When I left my private elementary school in the south and my mom who was teacher didn’t want me to go to the public middle school we were zoned to, she applied for me to go to the one local magnet school. She was told through official channels that there was a waiting list. She called up the admissions officer - she had tutored their son - and miraculously there was a place for me.
Did I get more “intelligent” after the phone call?
However, I have no reason to believe one of those two factors is at place when looking at the top ten students of a given school. With cheating you don't aim for the top, to make it easier for your cheating to remain undiscovered and there's no point to invest lots of resources into a student that isn't failing, since there's nothing to gain, at least from my perspective. Or is there a cash price tied be being in the top ten?
Edit: got carried away, this want a discussion about universities and not thus really applicable. Still interested though.
I can give you another example from my own life. Like I said previously, I graduated from a low rated public school on the small town south. I had the highest SAT score in the school and the second highest in the county (around 1000 graduating seniors). Not bragging, it was far from a perfect score. How much of that do you think is due to my natural brilliance and how much do you think it was due to my mom not only being a Math teacher who was teaching me high school math in middle school, but her also doing SAT tutorials in middle school and sitting down with me at night to help me solve SAT practice problems in high school?

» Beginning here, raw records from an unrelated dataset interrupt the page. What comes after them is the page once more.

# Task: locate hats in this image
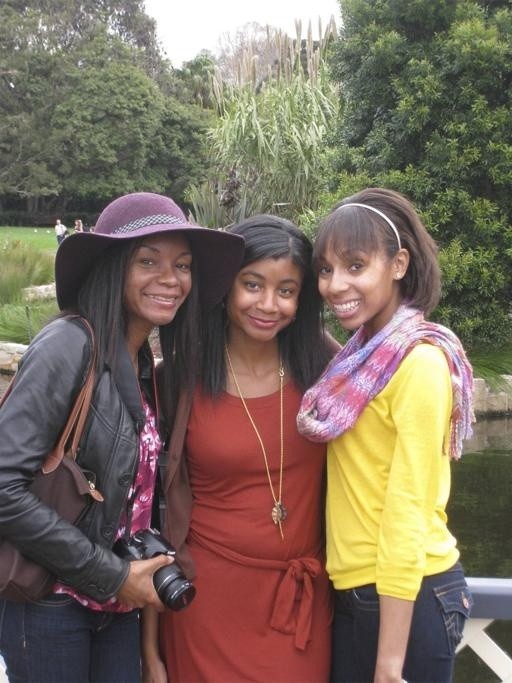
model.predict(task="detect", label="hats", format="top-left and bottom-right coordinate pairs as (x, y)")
top-left (55, 192), bottom-right (246, 329)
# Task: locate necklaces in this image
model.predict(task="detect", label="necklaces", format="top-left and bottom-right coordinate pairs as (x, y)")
top-left (222, 325), bottom-right (285, 540)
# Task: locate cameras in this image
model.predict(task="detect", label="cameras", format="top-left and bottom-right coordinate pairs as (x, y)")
top-left (112, 528), bottom-right (196, 611)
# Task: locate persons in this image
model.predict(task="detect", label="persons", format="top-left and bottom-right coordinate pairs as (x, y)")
top-left (55, 219), bottom-right (66, 243)
top-left (140, 214), bottom-right (333, 683)
top-left (74, 219), bottom-right (83, 234)
top-left (0, 192), bottom-right (246, 683)
top-left (311, 186), bottom-right (470, 683)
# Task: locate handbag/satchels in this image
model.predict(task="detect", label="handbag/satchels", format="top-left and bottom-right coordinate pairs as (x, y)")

I’m sure that my learning Latin in the magnet middle school that she called in a favor to get me into didn’t hurt me doing well on the English portion.
Besides, there was a recent well reported scandal about how rich people were able to game the system and bribe people to get their kids in school. Their punishment was a slap on the risk while a homeless poor Black lady is spending years in jail for enrolling her children in a school that was out of her district.